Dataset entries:
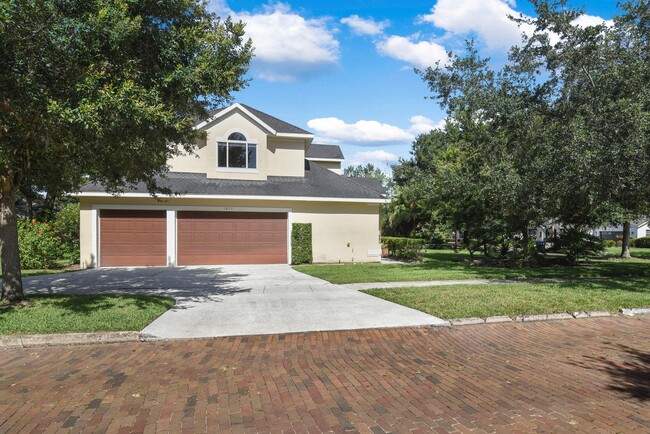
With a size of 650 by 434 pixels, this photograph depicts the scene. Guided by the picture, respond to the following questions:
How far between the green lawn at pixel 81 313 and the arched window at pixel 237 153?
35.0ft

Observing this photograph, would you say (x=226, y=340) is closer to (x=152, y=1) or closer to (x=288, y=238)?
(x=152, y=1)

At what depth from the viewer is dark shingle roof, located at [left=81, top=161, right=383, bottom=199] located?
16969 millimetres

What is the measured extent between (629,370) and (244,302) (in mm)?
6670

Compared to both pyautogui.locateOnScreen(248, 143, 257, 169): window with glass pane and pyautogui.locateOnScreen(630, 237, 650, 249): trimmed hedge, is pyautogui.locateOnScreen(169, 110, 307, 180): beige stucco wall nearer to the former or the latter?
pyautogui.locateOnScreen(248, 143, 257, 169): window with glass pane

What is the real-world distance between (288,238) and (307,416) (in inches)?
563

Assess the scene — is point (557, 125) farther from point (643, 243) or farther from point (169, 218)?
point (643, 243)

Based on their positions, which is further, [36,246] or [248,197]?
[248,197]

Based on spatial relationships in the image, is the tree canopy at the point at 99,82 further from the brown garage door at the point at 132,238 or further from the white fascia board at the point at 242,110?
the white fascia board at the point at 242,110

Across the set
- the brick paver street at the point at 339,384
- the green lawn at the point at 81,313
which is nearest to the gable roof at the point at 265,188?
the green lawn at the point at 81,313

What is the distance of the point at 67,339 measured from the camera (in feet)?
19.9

Task statement:
Express every line of the records above as a Markdown table with the columns Row and Line. Number the rows in order, and omit blank lines and the picture lines.

Answer below:
| Row | Line |
|---|---|
| 1 | With a size of 650 by 434 pixels, this photograph depicts the scene. Guided by the picture, respond to the following questions: |
| 2 | How far between the green lawn at pixel 81 313 and the arched window at pixel 237 153? |
| 3 | 35.0ft |
| 4 | Observing this photograph, would you say (x=226, y=340) is closer to (x=152, y=1) or closer to (x=288, y=238)? |
| 5 | (x=152, y=1) |
| 6 | At what depth from the viewer is dark shingle roof, located at [left=81, top=161, right=383, bottom=199] located? |
| 7 | 16969 millimetres |
| 8 | What is the measured extent between (629,370) and (244,302) (in mm)? |
| 9 | 6670 |
| 10 | Compared to both pyautogui.locateOnScreen(248, 143, 257, 169): window with glass pane and pyautogui.locateOnScreen(630, 237, 650, 249): trimmed hedge, is pyautogui.locateOnScreen(169, 110, 307, 180): beige stucco wall nearer to the former or the latter? |
| 11 | pyautogui.locateOnScreen(248, 143, 257, 169): window with glass pane |
| 12 | What is the real-world distance between (288,238) and (307,416) (in inches)? |
| 13 | 563 |
| 14 | Assess the scene — is point (557, 125) farther from point (643, 243) or farther from point (169, 218)? |
| 15 | point (643, 243) |
| 16 | Based on their positions, which is further, [36,246] or [248,197]? |
| 17 | [248,197] |
| 18 | Based on spatial relationships in the image, is the tree canopy at the point at 99,82 further from the brown garage door at the point at 132,238 or further from the white fascia board at the point at 242,110? |
| 19 | the white fascia board at the point at 242,110 |
| 20 | Across the set |
| 21 | - the brick paver street at the point at 339,384 |
| 22 | - the green lawn at the point at 81,313 |
| 23 | which is nearest to the gable roof at the point at 265,188? |
| 24 | the green lawn at the point at 81,313 |
| 25 | What is the distance of the point at 67,339 measured from the camera (in feet)? |
| 26 | 19.9 |